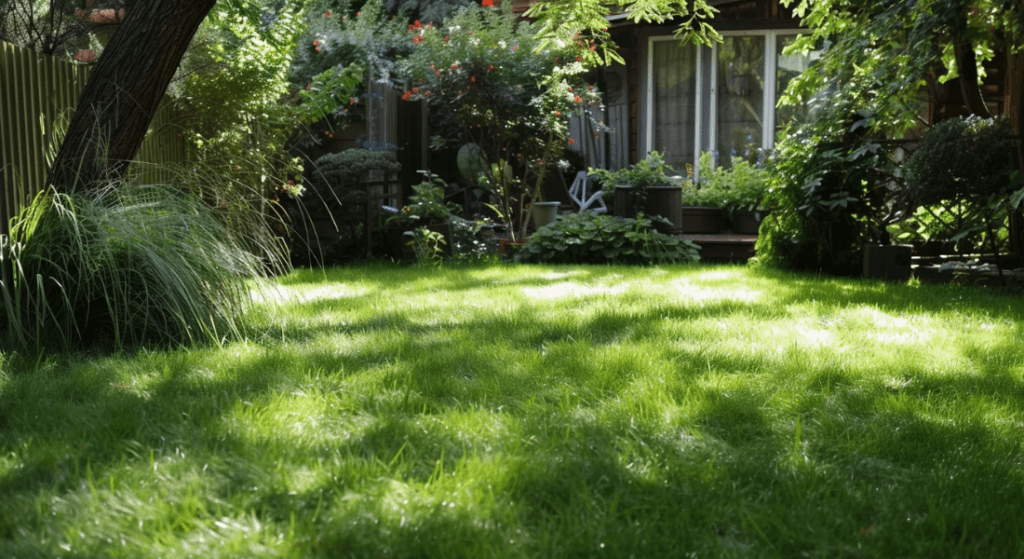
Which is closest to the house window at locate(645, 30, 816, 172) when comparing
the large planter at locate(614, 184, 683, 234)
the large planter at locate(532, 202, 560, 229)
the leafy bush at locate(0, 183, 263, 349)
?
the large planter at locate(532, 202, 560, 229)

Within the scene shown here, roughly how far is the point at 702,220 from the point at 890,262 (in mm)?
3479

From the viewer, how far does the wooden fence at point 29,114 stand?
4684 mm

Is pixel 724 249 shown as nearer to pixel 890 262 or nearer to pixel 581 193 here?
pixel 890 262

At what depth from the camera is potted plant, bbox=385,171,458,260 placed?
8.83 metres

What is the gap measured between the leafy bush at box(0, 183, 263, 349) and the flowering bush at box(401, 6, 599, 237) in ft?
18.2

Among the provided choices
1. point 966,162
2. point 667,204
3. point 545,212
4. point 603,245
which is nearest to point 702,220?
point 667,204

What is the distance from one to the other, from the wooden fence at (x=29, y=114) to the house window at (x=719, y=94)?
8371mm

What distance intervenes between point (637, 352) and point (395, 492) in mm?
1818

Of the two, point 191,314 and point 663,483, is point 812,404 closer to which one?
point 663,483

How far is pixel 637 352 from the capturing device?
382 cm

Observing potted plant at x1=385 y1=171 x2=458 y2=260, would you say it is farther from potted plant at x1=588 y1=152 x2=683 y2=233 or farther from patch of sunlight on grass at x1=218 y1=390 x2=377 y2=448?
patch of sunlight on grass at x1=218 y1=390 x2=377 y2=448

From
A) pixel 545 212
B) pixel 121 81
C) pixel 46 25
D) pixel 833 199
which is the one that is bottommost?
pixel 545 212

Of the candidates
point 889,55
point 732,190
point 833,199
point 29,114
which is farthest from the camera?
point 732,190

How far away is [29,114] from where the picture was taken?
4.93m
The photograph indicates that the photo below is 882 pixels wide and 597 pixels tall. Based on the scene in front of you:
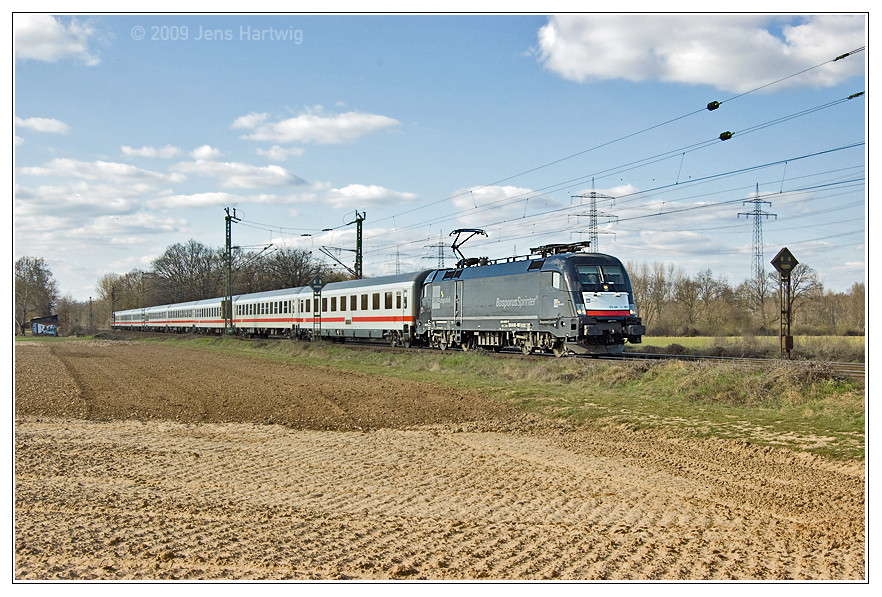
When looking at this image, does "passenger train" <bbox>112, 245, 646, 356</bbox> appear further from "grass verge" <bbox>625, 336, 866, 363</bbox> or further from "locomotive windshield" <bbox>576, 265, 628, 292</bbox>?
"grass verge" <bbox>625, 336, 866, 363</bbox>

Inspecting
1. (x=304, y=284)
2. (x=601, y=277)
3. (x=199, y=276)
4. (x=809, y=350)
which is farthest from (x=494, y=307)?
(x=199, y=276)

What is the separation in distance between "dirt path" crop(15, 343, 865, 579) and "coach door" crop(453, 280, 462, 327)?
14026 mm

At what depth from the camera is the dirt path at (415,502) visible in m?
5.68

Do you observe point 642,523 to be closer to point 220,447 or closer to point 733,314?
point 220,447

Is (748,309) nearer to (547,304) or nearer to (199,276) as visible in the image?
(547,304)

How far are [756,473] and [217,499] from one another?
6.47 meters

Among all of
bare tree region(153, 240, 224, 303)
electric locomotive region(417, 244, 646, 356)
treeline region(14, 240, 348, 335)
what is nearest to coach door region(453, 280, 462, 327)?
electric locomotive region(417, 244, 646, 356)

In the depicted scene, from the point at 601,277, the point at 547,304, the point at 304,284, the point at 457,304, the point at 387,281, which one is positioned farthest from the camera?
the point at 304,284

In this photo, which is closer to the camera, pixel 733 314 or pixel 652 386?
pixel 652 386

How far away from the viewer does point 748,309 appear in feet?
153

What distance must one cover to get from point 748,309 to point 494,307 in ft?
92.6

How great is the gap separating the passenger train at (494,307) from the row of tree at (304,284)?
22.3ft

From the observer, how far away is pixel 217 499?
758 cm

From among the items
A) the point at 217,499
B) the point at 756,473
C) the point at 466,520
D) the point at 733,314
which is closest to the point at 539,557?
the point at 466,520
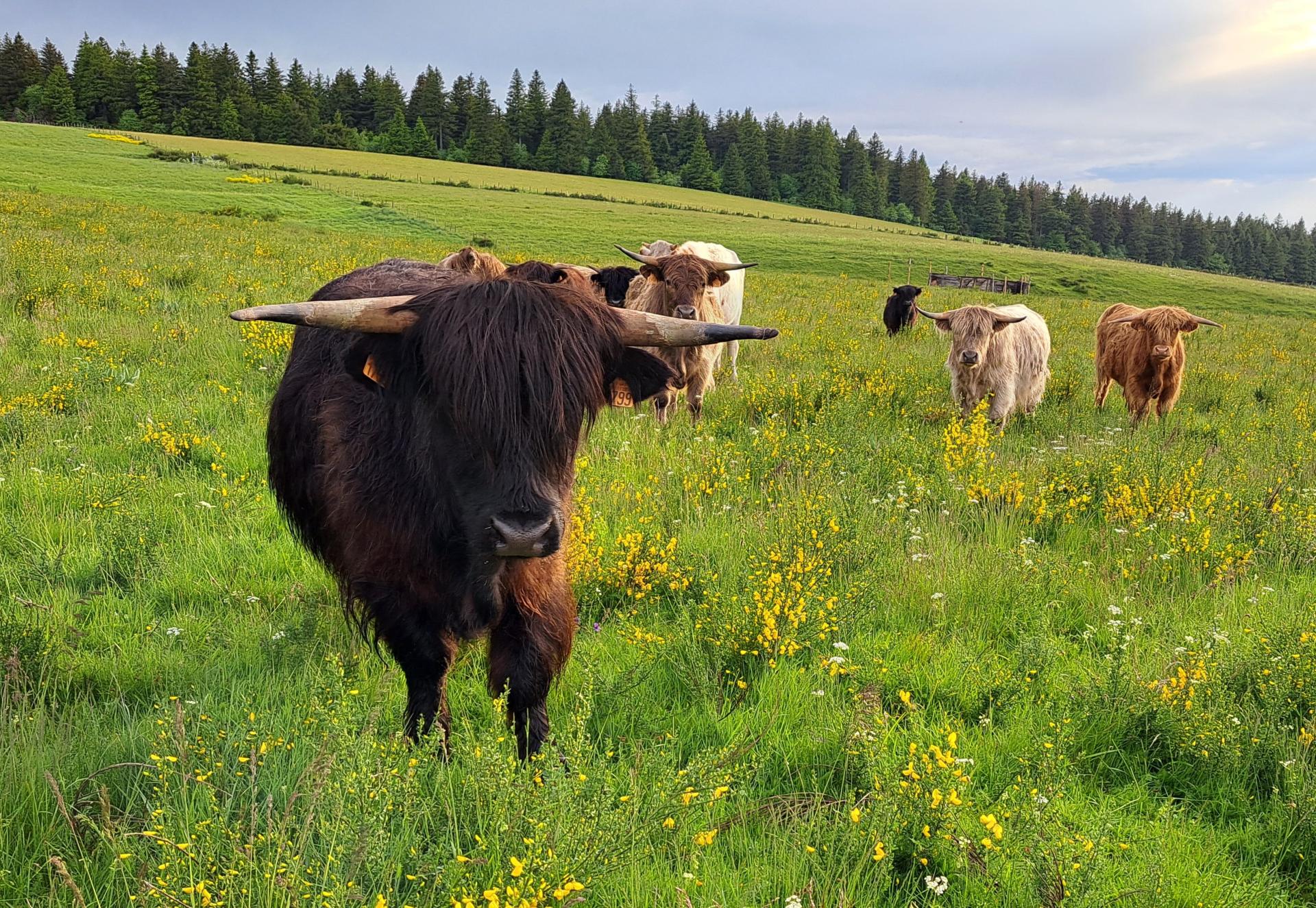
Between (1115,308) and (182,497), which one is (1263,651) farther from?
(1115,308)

----

→ **What to work on**: Take the listing and print it again exactly, but without any pictures.

→ **Written response**:
Which is closest to the house window at locate(645, 30, 816, 172) when comparing
the large planter at locate(614, 184, 683, 234)
the large planter at locate(532, 202, 560, 229)
the leafy bush at locate(0, 183, 263, 349)
?
the large planter at locate(532, 202, 560, 229)

Within the scene shown here, roughly how far is the point at 702,220 from the point at 890,262 (in mm)?
3479

From the viewer, how far does the wooden fence at point 29,114 stand?
4684 mm

Is pixel 724 249 shown as nearer to pixel 890 262 or nearer to pixel 581 193 here?
pixel 890 262

At what depth from the camera is potted plant, bbox=385,171,458,260 placed?
8.83 metres

What is the gap measured between the leafy bush at box(0, 183, 263, 349) and the flowering bush at box(401, 6, 599, 237) in ft?
18.2

Among the provided choices
1. point 966,162
2. point 667,204
3. point 545,212
4. point 603,245
which is nearest to point 702,220?
point 667,204

What is the distance from one to the other, from the wooden fence at (x=29, y=114) to the house window at (x=719, y=94)?
8371mm

What distance intervenes between point (637, 352) and point (395, 492) in mm?
1818

Of the two, point 191,314 and point 663,483, is point 812,404 closer to which one?
point 663,483

How far is pixel 637 352 from the capturing device?
382 cm

Observing potted plant at x1=385 y1=171 x2=458 y2=260, would you say it is farther from potted plant at x1=588 y1=152 x2=683 y2=233 or farther from patch of sunlight on grass at x1=218 y1=390 x2=377 y2=448?
patch of sunlight on grass at x1=218 y1=390 x2=377 y2=448

From
A) pixel 545 212
B) pixel 121 81
C) pixel 46 25
D) pixel 833 199
which is the one that is bottommost?
pixel 545 212

Of the candidates
point 889,55
point 732,190
point 833,199
point 29,114
which is farthest from the camera?
point 732,190

How far away is [29,114] from where the picture was taken?
4.93m
The photograph indicates that the photo below is 882 pixels wide and 597 pixels tall. Based on the scene in front of you:
When looking at this image, does "passenger train" <bbox>112, 245, 646, 356</bbox> appear further from "grass verge" <bbox>625, 336, 866, 363</bbox> or further from "locomotive windshield" <bbox>576, 265, 628, 292</bbox>?
"grass verge" <bbox>625, 336, 866, 363</bbox>

Inspecting
1. (x=304, y=284)
2. (x=601, y=277)
3. (x=199, y=276)
4. (x=809, y=350)
which is farthest from (x=494, y=307)?
(x=199, y=276)

What is the separation in distance between "dirt path" crop(15, 343, 865, 579) and "coach door" crop(453, 280, 462, 327)?
14026 mm

At what depth from the camera is the dirt path at (415,502) visible in m?
5.68

Do you observe point 642,523 to be closer to point 220,447 or closer to point 733,314?
point 220,447

Is (748,309) nearer to (547,304) or nearer to (199,276) as visible in the image?
(547,304)

How far are [756,473] and [217,499] from one another?
6.47 meters

Among all of
bare tree region(153, 240, 224, 303)
electric locomotive region(417, 244, 646, 356)
treeline region(14, 240, 348, 335)
what is nearest to coach door region(453, 280, 462, 327)?
electric locomotive region(417, 244, 646, 356)

In the depicted scene, from the point at 601,277, the point at 547,304, the point at 304,284, the point at 457,304, the point at 387,281, which one is positioned farthest from the camera?
the point at 304,284

In this photo, which is closer to the camera, pixel 733 314 or pixel 652 386?
pixel 652 386

How far away from the viewer does point 748,309 appear in feet?
153

What distance must one cover to get from point 748,309 to point 494,307 in ft?
92.6

How great is the gap separating the passenger train at (494,307) from the row of tree at (304,284)?
22.3ft

From the observer, how far away is pixel 217 499?
758 cm

From among the items
A) the point at 217,499
B) the point at 756,473
C) the point at 466,520
D) the point at 733,314
which is closest to the point at 539,557?
the point at 466,520
Between (1115,308) and (182,497), which one is (1263,651) farther from?
(1115,308)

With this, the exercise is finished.